===== TASK DATA =====

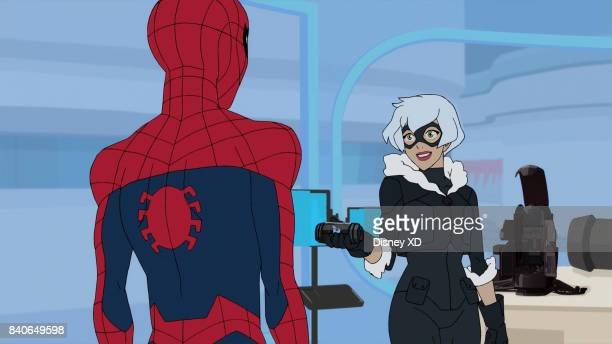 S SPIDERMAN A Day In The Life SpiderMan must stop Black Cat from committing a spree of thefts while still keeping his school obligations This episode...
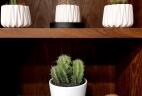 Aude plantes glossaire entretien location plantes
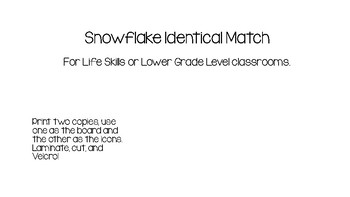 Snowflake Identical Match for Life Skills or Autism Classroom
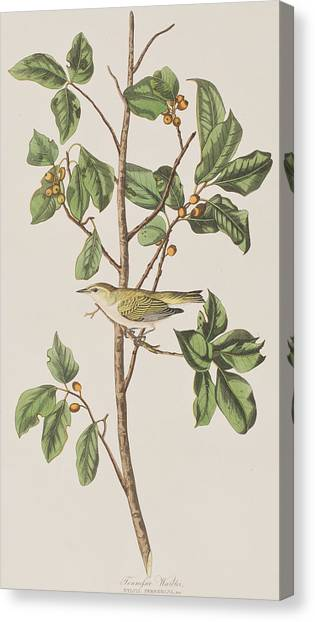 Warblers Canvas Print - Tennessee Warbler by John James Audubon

=====
===== TASK DATA =====

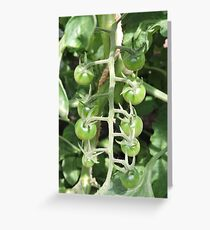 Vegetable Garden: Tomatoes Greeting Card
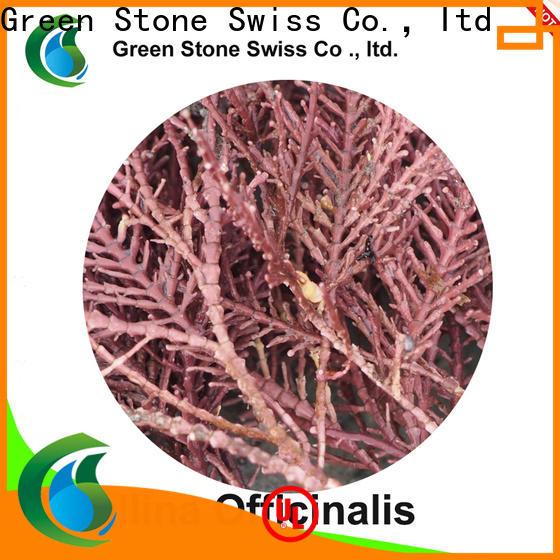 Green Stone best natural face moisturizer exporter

=====

REQUIREMENT -
Drop the pictures; return the lines above from the line containing "S SPIDERMAN A" to the line containing "Warblers Canvas Print", both included, exactly.

RESPONSE BOX -
 S SPIDERMAN A Day In The Life SpiderMan must stop Black Cat from committing a spree of thefts while still keeping his school obligations This episode...
 Aude plantes glossaire entretien location plantes
 Snowflake Identical Match for Life Skills or Autism Classroom
 Warblers Canvas Print - Tennessee Warbler by John James Audubon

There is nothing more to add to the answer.